# Énoncé écrit A
D'après le texte fourni, quel taux de croissance annuelle moyenne du trafic les prévisions à 20 ans d'Airbus annoncent-elles ?

# Texte fourni
-- -- --

Voyons les faits, voyons les chiffres. On répétera tout d’abord que les prévisions à 20 ans d’Airbus, mises à jour cette semaine, annoncent une croissance annuelle moyenne du trafic de 4,8%. Les autres sources crédibles sont à l’unisson, seule l’Académie de l’air et de l’espace faisant exception en annonçant une croissance sensiblement plus modérée. Mais une croissance quand même.
Il y a quelques semaines, les économistes de l’IATA, très respectés même s’ils refusent de prendre en compte les compagnies low cost, nous disaient que l’année 2011, vérification faite, serait très médiocre et conduirait à un bénéfice de 4,9 milliards de dollars, moins que le minimum pour sauver la face. Aujourd’hui, ils effacent tout et annoncent que la situation est moins mauvaise que prévu et que l’année se terminera sur un bénéfice de 6,9 milliards. Très insuffisant, bien sûr, mais supposé refléter une nette tendance à l’amélioration.
On aurait voulu en rester là, marquer une pause et faire le point en fin d’année. Mais ce serait beaucoup trop simple ! Pour la période janvier-juin, le trafic avait augmenté de 6,4% et tous les espoirs étaient permis. Puis, en juillet, le taux de croissance est retombé à 5,9%, sans bonne raison identifiée. Et, dans le même temps, le fret a cessé de progresser.

-- -- --

# Énoncé écrit B
Disposez en tableau Markdown, avec les colonnes « N° » et « Ligne », le passage du listing allant de la ligne contenant « At what distance from the capture » jusqu'à la fin du listing, bornes incluses. Numérotez chaque ligne et omettez les lignes vides.

Enregistrements sources
-- -- --

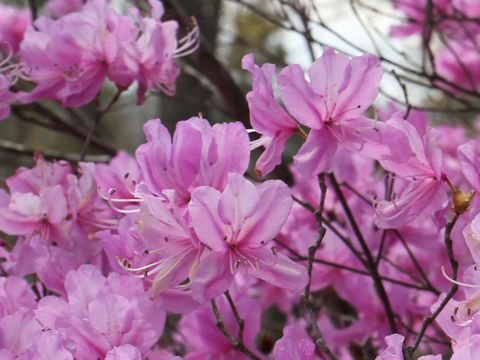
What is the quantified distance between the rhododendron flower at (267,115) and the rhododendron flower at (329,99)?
2cm

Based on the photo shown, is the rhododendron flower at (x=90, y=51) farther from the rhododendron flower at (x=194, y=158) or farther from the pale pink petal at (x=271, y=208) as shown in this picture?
the pale pink petal at (x=271, y=208)

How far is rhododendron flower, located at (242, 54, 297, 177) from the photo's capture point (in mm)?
962

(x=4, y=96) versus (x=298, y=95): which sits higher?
(x=298, y=95)

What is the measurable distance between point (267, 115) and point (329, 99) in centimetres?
9

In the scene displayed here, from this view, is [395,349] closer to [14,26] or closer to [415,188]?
[415,188]

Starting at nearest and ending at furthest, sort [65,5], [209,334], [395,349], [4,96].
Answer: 1. [395,349]
2. [209,334]
3. [4,96]
4. [65,5]

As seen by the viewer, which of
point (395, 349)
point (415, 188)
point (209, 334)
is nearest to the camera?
point (395, 349)

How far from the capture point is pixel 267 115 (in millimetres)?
978

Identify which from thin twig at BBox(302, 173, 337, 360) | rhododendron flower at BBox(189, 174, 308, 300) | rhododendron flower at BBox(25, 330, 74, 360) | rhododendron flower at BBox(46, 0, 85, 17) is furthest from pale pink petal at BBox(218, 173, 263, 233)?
rhododendron flower at BBox(46, 0, 85, 17)

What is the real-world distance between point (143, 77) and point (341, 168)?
63 centimetres

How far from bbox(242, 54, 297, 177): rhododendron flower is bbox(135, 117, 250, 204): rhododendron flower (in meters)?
0.07

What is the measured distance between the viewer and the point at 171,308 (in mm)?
977

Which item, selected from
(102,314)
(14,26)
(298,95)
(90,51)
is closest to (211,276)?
(102,314)

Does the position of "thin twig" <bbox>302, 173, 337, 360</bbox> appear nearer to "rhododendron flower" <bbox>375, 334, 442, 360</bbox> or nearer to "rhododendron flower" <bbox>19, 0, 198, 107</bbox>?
"rhododendron flower" <bbox>375, 334, 442, 360</bbox>
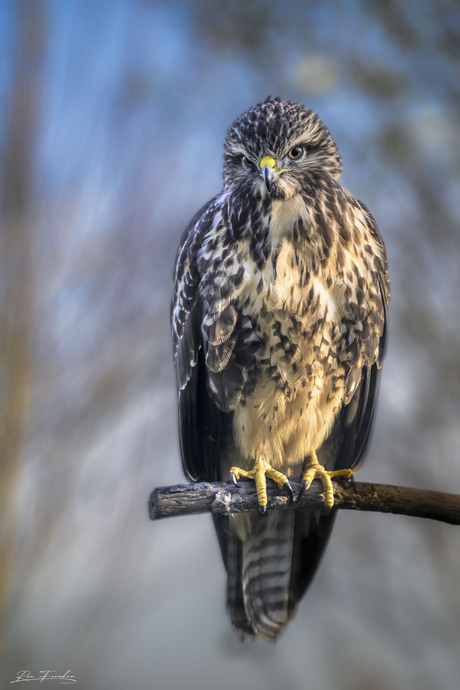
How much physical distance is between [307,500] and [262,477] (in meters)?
0.14

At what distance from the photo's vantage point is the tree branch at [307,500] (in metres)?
1.71

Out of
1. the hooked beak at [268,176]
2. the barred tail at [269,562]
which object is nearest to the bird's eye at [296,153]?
the hooked beak at [268,176]

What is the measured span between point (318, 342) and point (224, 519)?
0.77 m

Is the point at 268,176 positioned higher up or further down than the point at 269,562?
higher up

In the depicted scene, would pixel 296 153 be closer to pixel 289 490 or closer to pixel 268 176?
pixel 268 176

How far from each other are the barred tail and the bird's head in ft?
3.52

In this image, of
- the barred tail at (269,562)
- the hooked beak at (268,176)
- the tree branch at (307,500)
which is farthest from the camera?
the barred tail at (269,562)

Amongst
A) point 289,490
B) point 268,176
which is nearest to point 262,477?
point 289,490

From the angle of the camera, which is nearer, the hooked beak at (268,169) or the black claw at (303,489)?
the hooked beak at (268,169)

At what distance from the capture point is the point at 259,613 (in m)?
2.24

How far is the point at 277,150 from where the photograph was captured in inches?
76.2

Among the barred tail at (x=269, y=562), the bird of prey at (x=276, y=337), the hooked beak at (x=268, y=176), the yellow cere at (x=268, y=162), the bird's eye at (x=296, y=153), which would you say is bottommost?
the barred tail at (x=269, y=562)

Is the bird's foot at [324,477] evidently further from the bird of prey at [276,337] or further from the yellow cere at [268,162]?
the yellow cere at [268,162]

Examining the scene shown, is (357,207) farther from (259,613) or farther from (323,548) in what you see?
(259,613)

-- -- --

# Réponse complète A
Les prévisions à 20 ans d'Airbus annoncent une croissance annuelle moyenne du trafic de 4,8 %.

# Réponse complète B
| N° | Ligne |
|---|---|
| 1 | At what distance from the capture point is the point at 259,613 (in m)? |
| 2 | 2.24 |
| 3 | How far is the point at 277,150 from where the photograph was captured in inches? |
| 4 | 76.2 |
| 5 | Among the barred tail at (x=269, y=562), the bird of prey at (x=276, y=337), the hooked beak at (x=268, y=176), the yellow cere at (x=268, y=162), the bird's eye at (x=296, y=153), which would you say is bottommost? |
| 6 | the barred tail at (x=269, y=562) |
| 7 | Is the bird's foot at [324,477] evidently further from the bird of prey at [276,337] or further from the yellow cere at [268,162]? |
| 8 | the yellow cere at [268,162] |
| 9 | Examining the scene shown, is (357,207) farther from (259,613) or farther from (323,548) in what you see? |
| 10 | (259,613) |